EvoTrainer: 자율 에이전트 강화 학습을 위한 LLM 정책 및 훈련 하네스의 공동 진화

초록

자율적 LLM 훈련은 종종 레시피 탐색으로 간주되어 훈련 도구를 대체로 정적으로 유지한다. 이러한 한계는 에이전트 기반 강화학습(RL)에서 더욱 두드러지는데, 변화하는 병목 현상과 스칼라 보상이 다양한 실패 모드를 가리기 때문이다. 본 논문에서는 경험적 피드백을 통해 LLM 정책과 훈련 측 도구를 공동 진화시키는 자율적 훈련 프레임워크인 EvoTrainer를 소개한다. 이 프레임워크는 롤아웃 수준의 증거를 진단하고, 진단을 수정하며, 개입을 백테스트하고, 재사용 가능한 기술을 축적한다. 수학적 추론, 경쟁 프로그래밍 코드 생성, 저장소 수준 소프트웨어 엔지니어링에 대해 평가한 결과, EvoTrainer는 동일한 데이터, 코드베이스, 평가 프로토콜 하에서 인간이 설계한 RL 참조 모델과 동등하거나 더 나은 성능을 보였으며, 특히 장기적 에이전트 SWE에서 가장 큰 향상을 나타냈다. 궤적 분석 결과, 유지된 전략은 도메인 간에 분기하며, 진화하는 진단은 유효하지 않은 고득점 분기가 승격되는 것을 방지하고, 재사용 가능한 기술이 이후 검색을 형성하는 것으로 나타났다. 자율적 LLM RL은 레시피 탐색을 넘어 정책과 이를 해석하는 훈련 도구의 공동 진화로 나아가야 한다.

저장된 데이터 항목 >>
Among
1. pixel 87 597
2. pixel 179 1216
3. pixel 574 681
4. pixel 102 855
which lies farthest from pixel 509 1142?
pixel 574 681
--
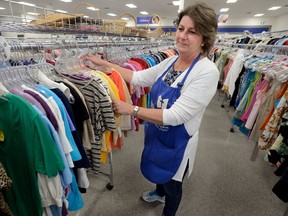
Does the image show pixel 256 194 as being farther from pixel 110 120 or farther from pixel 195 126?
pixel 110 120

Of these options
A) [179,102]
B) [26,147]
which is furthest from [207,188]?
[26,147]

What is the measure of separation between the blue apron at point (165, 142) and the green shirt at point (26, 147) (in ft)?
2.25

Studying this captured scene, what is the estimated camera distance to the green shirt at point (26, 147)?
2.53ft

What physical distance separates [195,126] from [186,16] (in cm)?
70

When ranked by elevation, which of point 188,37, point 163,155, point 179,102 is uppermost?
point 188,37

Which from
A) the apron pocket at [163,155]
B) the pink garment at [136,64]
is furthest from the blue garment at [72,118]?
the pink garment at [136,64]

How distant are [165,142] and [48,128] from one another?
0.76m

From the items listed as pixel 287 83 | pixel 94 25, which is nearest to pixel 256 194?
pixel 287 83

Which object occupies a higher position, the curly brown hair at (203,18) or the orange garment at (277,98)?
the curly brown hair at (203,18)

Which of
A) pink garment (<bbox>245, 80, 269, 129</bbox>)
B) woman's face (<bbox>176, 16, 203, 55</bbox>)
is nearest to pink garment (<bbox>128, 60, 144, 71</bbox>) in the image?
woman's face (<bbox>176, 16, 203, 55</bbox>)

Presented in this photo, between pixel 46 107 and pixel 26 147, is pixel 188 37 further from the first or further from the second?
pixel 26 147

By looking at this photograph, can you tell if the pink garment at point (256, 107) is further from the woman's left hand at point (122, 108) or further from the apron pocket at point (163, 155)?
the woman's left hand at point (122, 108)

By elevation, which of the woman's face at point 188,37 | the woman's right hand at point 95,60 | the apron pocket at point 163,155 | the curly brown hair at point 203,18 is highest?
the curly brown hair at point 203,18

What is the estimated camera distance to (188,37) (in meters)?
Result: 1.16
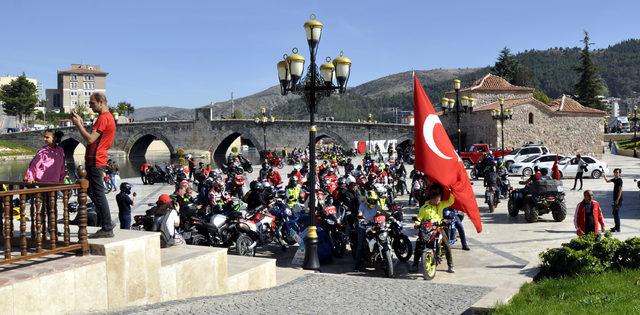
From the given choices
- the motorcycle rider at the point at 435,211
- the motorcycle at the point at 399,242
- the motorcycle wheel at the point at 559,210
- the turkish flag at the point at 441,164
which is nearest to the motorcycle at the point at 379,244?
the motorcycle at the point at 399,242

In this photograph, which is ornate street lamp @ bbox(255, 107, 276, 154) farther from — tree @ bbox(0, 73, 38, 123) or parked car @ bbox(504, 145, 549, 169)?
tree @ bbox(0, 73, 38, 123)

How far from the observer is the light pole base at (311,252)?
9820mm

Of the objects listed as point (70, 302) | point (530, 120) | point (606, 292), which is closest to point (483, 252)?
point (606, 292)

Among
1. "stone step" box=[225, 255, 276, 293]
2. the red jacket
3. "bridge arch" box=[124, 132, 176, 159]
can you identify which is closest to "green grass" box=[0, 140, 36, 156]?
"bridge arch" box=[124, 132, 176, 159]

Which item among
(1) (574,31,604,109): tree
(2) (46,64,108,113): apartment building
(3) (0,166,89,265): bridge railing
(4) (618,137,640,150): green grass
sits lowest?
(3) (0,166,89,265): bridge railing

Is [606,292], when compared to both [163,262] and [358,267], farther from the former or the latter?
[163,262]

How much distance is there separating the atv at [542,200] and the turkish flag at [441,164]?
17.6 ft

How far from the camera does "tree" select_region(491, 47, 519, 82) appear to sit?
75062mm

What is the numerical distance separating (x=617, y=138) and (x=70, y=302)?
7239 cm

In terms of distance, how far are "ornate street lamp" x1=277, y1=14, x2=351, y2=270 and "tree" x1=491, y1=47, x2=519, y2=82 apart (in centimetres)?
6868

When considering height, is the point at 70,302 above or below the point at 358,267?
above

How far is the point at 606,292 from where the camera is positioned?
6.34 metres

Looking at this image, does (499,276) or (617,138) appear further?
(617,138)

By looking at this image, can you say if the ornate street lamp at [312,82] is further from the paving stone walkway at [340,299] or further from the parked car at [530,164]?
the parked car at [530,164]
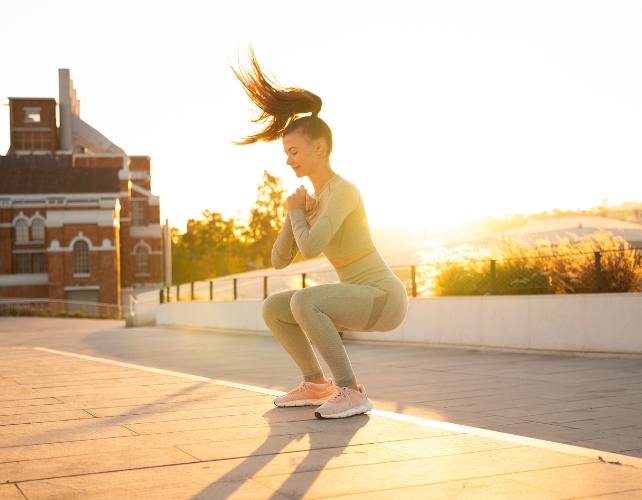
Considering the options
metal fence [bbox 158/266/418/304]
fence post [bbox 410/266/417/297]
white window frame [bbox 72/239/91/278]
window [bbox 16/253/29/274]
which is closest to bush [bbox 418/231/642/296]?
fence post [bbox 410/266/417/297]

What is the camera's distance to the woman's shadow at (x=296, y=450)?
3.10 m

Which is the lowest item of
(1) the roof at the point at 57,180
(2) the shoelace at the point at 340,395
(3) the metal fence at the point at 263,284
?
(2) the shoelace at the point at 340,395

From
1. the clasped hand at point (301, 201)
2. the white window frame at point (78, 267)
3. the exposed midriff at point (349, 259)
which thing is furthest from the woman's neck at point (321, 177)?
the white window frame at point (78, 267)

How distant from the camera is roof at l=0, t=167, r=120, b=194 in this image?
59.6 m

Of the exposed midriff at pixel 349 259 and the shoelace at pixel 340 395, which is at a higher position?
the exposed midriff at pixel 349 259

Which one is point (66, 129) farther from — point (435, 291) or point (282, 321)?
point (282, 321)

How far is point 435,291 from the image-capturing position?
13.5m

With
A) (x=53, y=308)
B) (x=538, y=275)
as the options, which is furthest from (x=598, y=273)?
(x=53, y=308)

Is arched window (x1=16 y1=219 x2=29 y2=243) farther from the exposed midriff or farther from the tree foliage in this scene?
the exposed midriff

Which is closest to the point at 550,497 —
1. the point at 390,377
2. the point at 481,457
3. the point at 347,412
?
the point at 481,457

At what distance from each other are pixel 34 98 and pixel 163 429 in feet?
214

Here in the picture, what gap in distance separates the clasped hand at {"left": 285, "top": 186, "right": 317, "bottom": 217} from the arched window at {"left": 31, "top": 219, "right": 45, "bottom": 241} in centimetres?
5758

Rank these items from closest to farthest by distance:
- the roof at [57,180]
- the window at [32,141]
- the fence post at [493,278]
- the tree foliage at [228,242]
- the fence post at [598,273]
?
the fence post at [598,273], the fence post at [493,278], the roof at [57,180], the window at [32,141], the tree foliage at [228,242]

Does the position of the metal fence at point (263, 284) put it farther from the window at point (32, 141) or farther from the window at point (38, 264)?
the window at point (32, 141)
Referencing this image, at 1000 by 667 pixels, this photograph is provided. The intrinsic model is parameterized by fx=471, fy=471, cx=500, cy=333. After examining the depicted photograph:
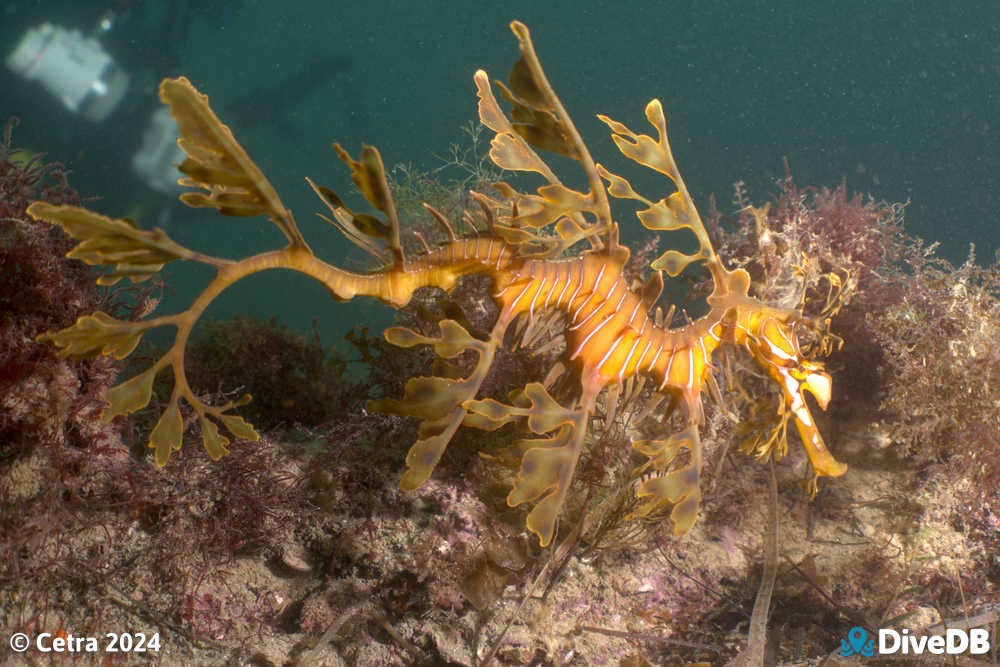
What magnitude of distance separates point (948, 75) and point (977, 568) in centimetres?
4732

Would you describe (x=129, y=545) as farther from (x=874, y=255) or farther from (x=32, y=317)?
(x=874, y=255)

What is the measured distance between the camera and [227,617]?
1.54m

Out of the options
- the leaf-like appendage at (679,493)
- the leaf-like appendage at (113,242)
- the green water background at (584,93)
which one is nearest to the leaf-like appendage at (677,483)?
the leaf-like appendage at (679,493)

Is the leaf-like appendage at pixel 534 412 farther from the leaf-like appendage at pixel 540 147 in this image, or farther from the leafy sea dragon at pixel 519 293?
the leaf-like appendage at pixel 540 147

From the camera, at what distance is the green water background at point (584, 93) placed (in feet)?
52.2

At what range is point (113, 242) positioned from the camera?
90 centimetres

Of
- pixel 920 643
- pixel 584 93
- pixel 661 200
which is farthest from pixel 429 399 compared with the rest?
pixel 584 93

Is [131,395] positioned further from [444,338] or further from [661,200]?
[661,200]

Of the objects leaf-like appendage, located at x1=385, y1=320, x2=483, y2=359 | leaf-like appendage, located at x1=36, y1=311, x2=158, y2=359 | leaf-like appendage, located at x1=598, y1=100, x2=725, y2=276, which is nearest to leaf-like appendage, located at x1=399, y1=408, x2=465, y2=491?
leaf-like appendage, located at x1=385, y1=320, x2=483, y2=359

실행 과제 1 >>
EvoTrainer 초록에서 "EvoTrainer: 자율 에이전트"부터 "진화로 나아가야 한다."까지(끝부분 포함) 옮겨 적으세요. 이때 "레시피 탐색"는 "학습법 탐색"로 바꾸세요.
실행 과제 2 >>
EvoTrainer 초록의 "자율적 LLM 훈련은 종종"으로 시작하는 단락을 목록으로 줄여 쓰세요. 주요 사실은 빠뜨리지 마세요.
실행 과제 3 >>
다음 진술이 EvoTrainer 초록의 내용과 맞는지 각각 예 또는 아니요로 답하고, 판단의 근거가 되는 본문 구절을 그대로 인용하세요.
(a) EvoTrainer는 훈련 도구를 정적으로 유지한다.
(b) 가장 큰 향상은 장기적 에이전트 SWE에서 나타났다.
(c) 인간이 설계한 RL 참조 모델과는 서로 다른 데이터로 비교했다.

과제 풀이 1 >>
EvoTrainer: 자율 에이전트 강화 학습을 위한 LLM 정책 및 훈련 하네스의 공동 진화

초록

자율적 LLM 훈련은 종종 학습법 탐색으로 간주되어 훈련 도구를 대체로 정적으로 유지한다. 이러한 한계는 에이전트 기반 강화학습(RL)에서 더욱 두드러지는데, 변화하는 병목 현상과 스칼라 보상이 다양한 실패 모드를 가리기 때문이다. 본 논문에서는 경험적 피드백을 통해 LLM 정책과 훈련 측 도구를 공동 진화시키는 자율적 훈련 프레임워크인 EvoTrainer를 소개한다. 이 프레임워크는 롤아웃 수준의 증거를 진단하고, 진단을 수정하며, 개입을 백테스트하고, 재사용 가능한 기술을 축적한다. 수학적 추론, 경쟁 프로그래밍 코드 생성, 저장소 수준 소프트웨어 엔지니어링에 대해 평가한 결과, EvoTrainer는 동일한 데이터, 코드베이스, 평가 프로토콜 하에서 인간이 설계한 RL 참조 모델과 동등하거나 더 나은 성능을 보였으며, 특히 장기적 에이전트 SWE에서 가장 큰 향상을 나타냈다. 궤적 분석 결과, 유지된 전략은 도메인 간에 분기하며, 진화하는 진단은 유효하지 않은 고득점 분기가 승격되는 것을 방지하고, 재사용 가능한 기술이 이후 검색을 형성하는 것으로 나타났다. 자율적 LLM RL은 학습법 탐색을 넘어 정책과 이를 해석하는 훈련 도구의 공동 진화로 나아가야 한다.

과제 풀이 2 >>
- 자율적 LLM 훈련은 흔히 레시피 탐색으로 여겨져 훈련 도구가 대체로 정적으로 유지된다.
- 이 한계는 에이전트 기반 RL에서 더 두드러진다. 변화하는 병목 현상과 스칼라 보상이 다양한 실패 모드를 가리기 때문이다.
- EvoTrainer는 경험적 피드백으로 LLM 정책과 훈련 측 도구를 공동 진화시키는 자율적 훈련 프레임워크다.
- 롤아웃 수준의 증거를 진단하고, 진단을 수정하며, 개입을 백테스트하고, 재사용 가능한 기술을 축적한다.
- 수학적 추론, 경쟁 프로그래밍 코드 생성, 저장소 수준 소프트웨어 엔지니어링에서 평가했다. 동일한 데이터, 코드베이스, 평가 프로토콜 아래에서 인간이 설계한 RL 참조 모델과 같거나 더 나은 성능을 보였고, 장기적 에이전트 SWE에서 향상이 가장 컸다.
- 궤적 분석 결과는 다음과 같다. 유지된 전략은 도메인 간에 분기하고, 진화하는 진단은 유효하지 않은 고득점 분기의 승격을 막으며, 재사용 가능한 기술은 이후 검색을 형성한다.
- 자율적 LLM RL은 레시피 탐색을 넘어 정책과 훈련 도구의 공동 진화로 나아가야 한다.

과제 풀이 3 >>
(a) 아니요. "경험적 피드백을 통해 LLM 정책과 훈련 측 도구를 공동 진화시키는"
(b) 예. "특히 장기적 에이전트 SWE에서 가장 큰 향상을 나타냈다"
(c) 아니요. "동일한 데이터, 코드베이스, 평가 프로토콜 하에서"